┌──
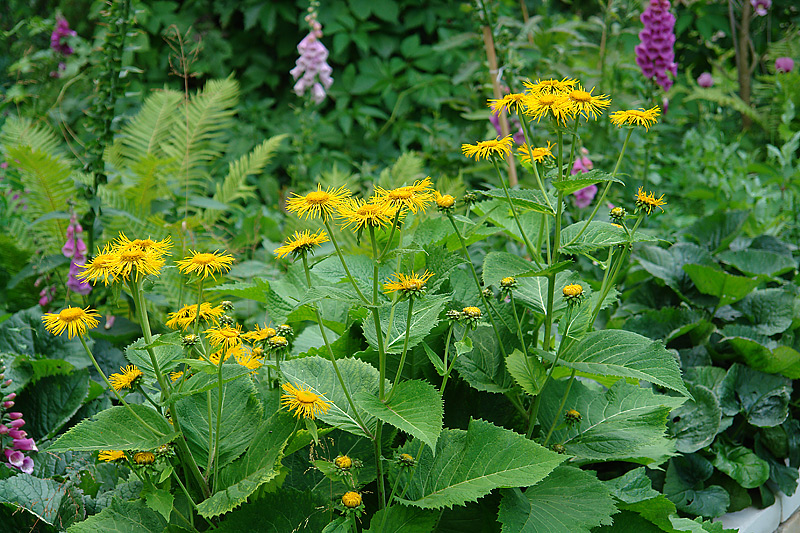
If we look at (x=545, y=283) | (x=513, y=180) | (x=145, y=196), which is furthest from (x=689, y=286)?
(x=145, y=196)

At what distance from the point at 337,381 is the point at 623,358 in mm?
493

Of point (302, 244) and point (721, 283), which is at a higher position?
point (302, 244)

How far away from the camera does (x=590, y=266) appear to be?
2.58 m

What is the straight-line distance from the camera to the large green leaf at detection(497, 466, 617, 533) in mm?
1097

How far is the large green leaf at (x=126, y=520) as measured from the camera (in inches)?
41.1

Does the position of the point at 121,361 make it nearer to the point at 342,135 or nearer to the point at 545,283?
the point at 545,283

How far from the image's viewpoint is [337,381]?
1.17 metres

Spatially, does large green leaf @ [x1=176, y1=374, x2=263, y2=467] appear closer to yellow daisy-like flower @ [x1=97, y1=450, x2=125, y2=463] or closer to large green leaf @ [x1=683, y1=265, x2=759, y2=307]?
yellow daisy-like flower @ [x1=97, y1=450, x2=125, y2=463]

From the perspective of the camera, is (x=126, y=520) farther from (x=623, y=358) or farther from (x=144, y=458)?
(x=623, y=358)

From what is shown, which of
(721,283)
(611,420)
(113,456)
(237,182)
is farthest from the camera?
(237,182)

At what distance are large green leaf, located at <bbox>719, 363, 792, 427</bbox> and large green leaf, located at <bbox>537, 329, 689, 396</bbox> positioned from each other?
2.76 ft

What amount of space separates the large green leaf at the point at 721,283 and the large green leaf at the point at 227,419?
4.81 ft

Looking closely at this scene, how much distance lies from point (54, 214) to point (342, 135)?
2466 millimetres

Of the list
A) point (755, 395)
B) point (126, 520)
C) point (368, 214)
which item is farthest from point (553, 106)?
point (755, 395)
└──
┌──
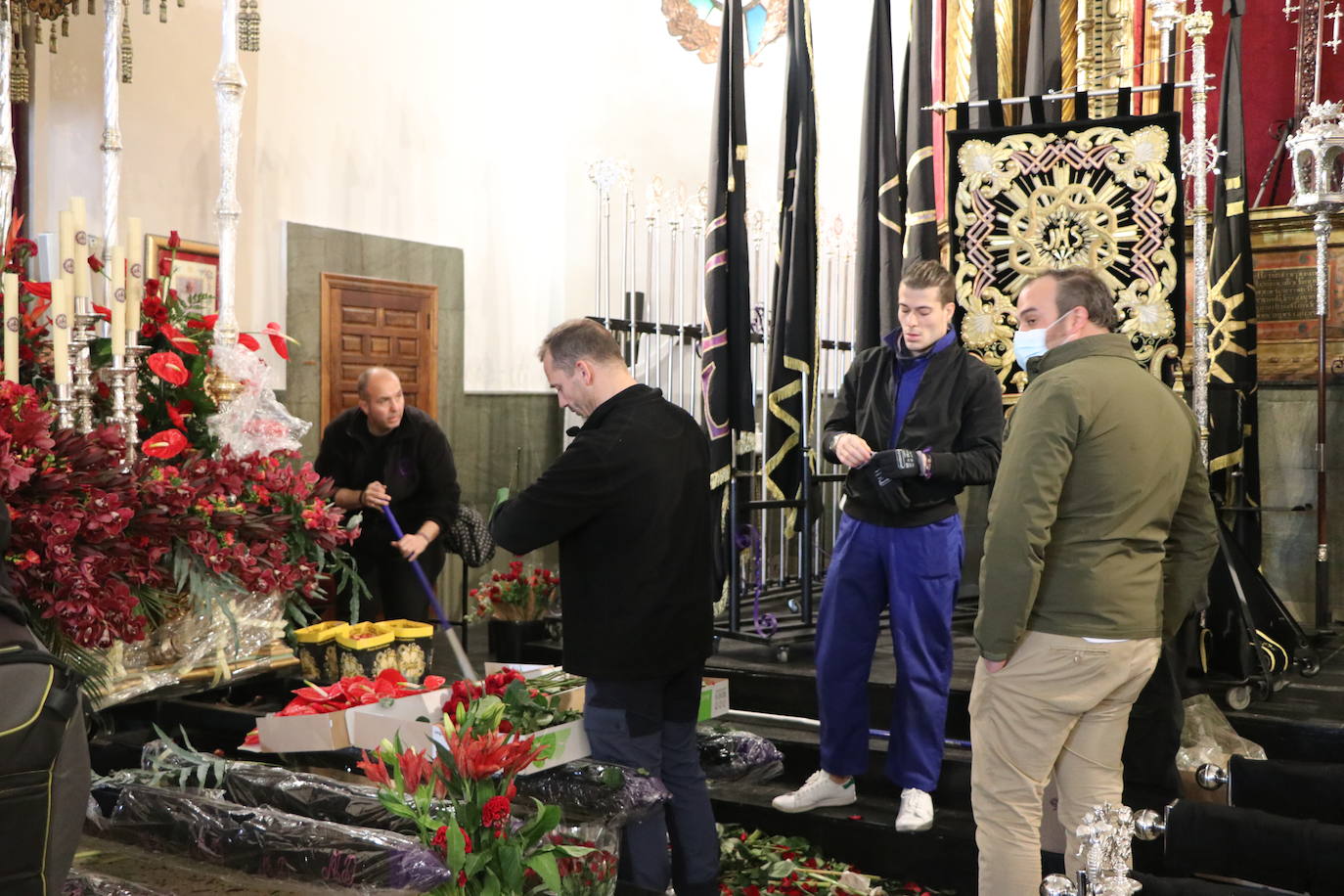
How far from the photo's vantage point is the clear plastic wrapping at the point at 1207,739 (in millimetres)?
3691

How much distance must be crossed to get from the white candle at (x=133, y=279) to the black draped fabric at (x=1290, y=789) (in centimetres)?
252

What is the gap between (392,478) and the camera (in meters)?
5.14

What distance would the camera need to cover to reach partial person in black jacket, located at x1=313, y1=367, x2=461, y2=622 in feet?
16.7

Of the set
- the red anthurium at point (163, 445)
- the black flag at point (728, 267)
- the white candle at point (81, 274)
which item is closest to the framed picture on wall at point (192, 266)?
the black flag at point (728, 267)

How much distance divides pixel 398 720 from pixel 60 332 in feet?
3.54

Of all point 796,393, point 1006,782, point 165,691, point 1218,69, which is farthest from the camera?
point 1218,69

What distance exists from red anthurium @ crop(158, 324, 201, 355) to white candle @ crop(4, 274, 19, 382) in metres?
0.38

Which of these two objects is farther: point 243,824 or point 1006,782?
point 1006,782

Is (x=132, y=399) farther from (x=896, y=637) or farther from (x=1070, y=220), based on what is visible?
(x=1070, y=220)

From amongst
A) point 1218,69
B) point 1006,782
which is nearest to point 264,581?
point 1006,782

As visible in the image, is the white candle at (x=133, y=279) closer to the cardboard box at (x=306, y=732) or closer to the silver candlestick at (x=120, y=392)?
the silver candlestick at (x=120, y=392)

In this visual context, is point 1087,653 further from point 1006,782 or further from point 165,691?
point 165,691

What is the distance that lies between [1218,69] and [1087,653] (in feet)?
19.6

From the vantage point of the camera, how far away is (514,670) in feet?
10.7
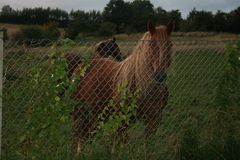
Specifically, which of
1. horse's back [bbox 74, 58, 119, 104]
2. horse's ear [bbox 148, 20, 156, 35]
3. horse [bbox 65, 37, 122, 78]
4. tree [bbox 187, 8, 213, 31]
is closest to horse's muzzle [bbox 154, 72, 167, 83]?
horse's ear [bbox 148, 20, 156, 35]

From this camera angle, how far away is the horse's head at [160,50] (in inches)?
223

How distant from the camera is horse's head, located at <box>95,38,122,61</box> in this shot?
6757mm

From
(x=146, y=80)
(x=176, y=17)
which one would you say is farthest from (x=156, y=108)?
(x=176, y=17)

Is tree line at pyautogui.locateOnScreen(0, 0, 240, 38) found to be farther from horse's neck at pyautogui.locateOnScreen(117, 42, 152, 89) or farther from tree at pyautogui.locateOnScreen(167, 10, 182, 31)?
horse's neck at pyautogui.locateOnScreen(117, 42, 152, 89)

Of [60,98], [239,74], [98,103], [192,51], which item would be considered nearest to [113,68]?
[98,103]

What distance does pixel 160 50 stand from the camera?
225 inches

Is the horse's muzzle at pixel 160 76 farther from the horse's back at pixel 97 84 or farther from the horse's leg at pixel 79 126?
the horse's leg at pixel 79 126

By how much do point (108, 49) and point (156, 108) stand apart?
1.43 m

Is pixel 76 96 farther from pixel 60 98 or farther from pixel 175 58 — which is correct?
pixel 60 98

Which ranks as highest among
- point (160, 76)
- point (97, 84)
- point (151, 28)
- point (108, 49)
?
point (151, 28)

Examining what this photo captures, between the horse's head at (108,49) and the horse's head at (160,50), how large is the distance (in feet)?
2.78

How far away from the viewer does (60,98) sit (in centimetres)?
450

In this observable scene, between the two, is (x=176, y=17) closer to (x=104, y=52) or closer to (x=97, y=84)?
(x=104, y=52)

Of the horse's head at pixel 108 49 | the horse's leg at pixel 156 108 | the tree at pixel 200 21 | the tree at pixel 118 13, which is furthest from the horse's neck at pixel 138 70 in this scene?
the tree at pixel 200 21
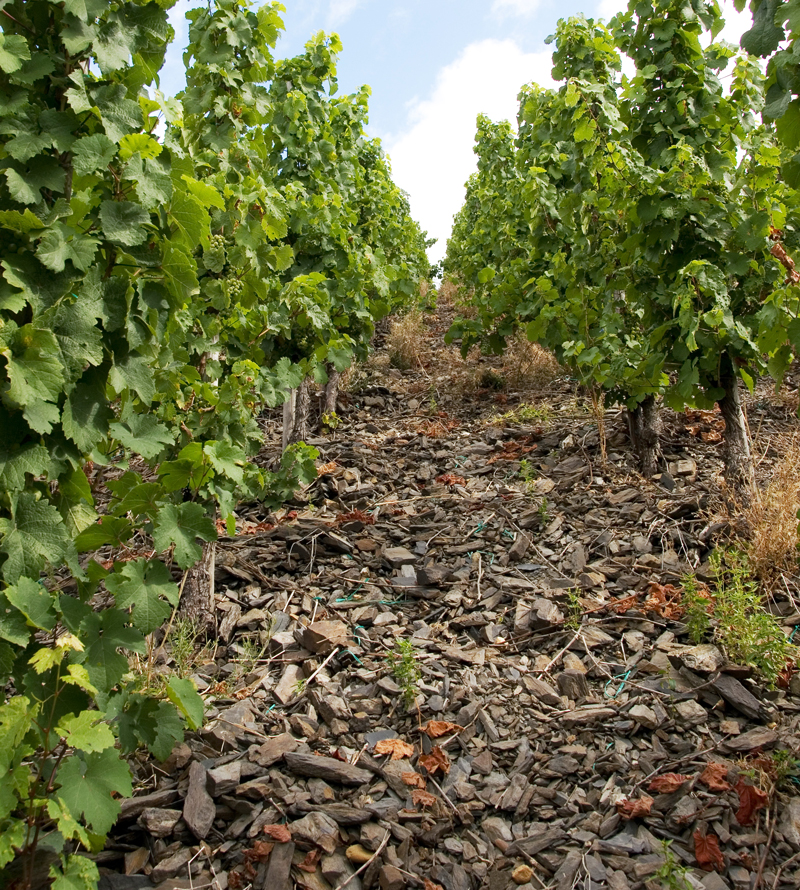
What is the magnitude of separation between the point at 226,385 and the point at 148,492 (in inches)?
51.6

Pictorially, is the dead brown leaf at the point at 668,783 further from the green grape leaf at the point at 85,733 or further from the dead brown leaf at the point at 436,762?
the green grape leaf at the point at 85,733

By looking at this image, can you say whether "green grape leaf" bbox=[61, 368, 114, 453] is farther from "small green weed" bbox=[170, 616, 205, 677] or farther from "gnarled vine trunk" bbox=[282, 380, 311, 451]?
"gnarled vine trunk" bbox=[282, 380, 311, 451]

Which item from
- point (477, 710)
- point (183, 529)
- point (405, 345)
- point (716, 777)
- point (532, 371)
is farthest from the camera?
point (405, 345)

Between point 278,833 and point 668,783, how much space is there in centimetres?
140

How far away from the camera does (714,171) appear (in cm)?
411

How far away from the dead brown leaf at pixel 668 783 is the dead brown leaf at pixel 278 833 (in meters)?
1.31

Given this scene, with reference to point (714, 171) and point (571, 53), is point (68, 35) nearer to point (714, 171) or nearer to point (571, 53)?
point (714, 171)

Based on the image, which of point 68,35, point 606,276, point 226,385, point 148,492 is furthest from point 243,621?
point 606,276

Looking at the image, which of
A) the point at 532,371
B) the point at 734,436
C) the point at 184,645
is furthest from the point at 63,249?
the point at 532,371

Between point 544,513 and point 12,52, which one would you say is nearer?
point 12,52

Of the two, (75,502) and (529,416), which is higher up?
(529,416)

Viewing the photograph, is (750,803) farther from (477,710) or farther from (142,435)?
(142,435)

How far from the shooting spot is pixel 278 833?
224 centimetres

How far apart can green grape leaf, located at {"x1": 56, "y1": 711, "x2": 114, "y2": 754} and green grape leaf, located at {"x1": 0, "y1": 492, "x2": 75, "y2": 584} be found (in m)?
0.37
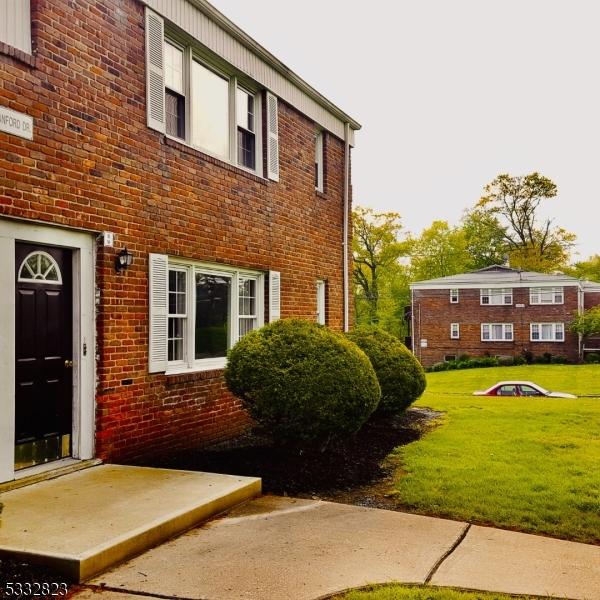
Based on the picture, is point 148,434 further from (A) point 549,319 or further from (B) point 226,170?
└──
→ Tujuan Latihan
Ambil dari bahan di atas setiap baris yang memuat kata "silver", lalu tuliskan baris-baris itu.

→ Jawaban Latihan
As visible in the image, is the white candle at (x=133, y=279) closer to the cardboard box at (x=306, y=732) or closer to the silver candlestick at (x=120, y=392)?
the silver candlestick at (x=120, y=392)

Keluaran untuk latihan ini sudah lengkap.